TASK REQUIREMENTS:
**1.** In the post about Martin Luther King, Jr., which country's press first reported the plagiarism news?
**2.** List every newsgroup named on the XPost lines of the post about Martin Luther King, Jr.

SELECTED TEXT:
>>>

• "Dr." Martin Luther King, Jr. exposed as a fraud!

    From Ronny Koch@21:1/5 to All on Tue Jan 16 11:08:00 2024
    XPost: alt.politics.conservative, alt.politics.democrats, alt.business
    XPost: dc.politics

    Excerpt from Martin Luther King, Jr. (& L.H De Wolff)

    Allegations: Plagiarism in college and graduate school papers,
    including his doctoral dissertation on "A Comparison of the
    Conceptions of God in the Thinking of Paul Tillich and Henry
    Nelson Wieman"; Verbatim thefts also discovered in political
    speeches including the famous "I Have a Dream" speech (see
    Pappas' Plagiarism and the Culture War, Hallberg revised and
    expanded version, p. 133)

    ...

    It was the British press which first broke the news with regard
    to King's plagiarism, an indication of just how sensitive an
    issue this was for American newspapers. An article in the
    December 3rd (1989) edition of the Sunday Telegraph by Frank
    Johnson asked, "Martin Luther King--Was He a Plagiarist?"

<<<

EXCERPTED RECORDS:

>>>

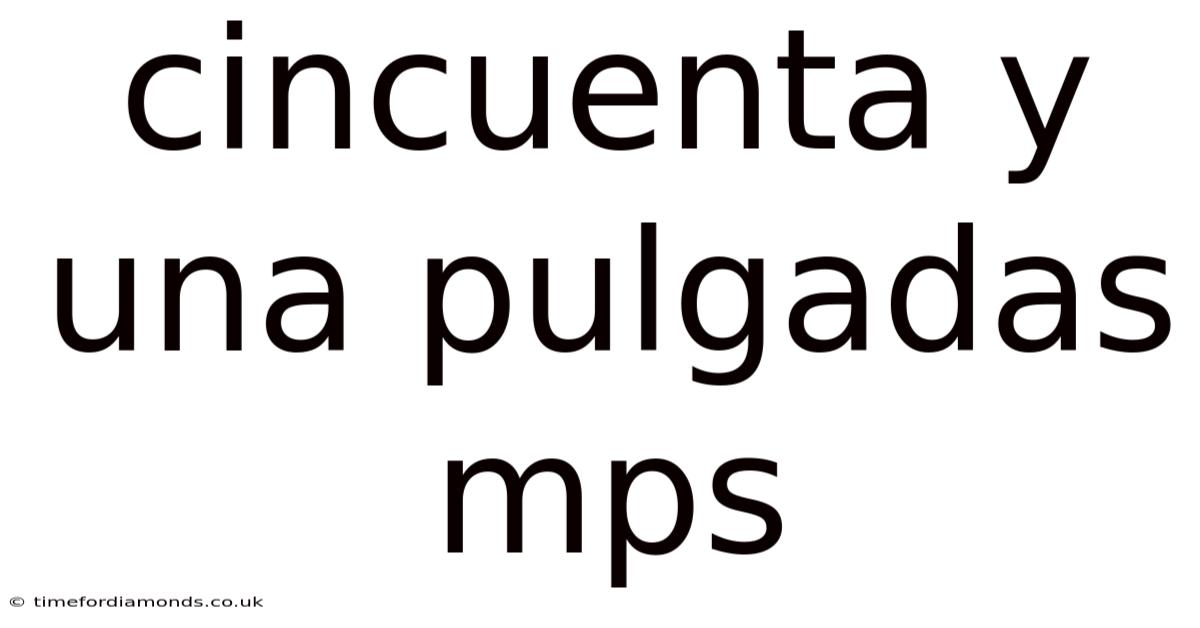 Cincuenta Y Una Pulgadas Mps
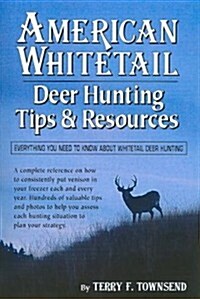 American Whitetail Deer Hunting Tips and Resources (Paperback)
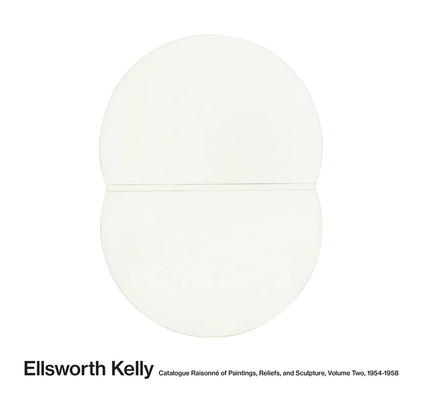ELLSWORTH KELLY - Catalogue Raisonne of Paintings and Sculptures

<<<
>>>

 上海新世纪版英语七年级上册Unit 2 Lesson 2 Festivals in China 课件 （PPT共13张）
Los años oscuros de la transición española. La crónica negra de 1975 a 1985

<<<

ANSWERS TO THE PROBLEMS:
**1.** The British press first broke the news.

**2.** alt.politics.conservative, alt.politics.democrats, alt.business, dc.politics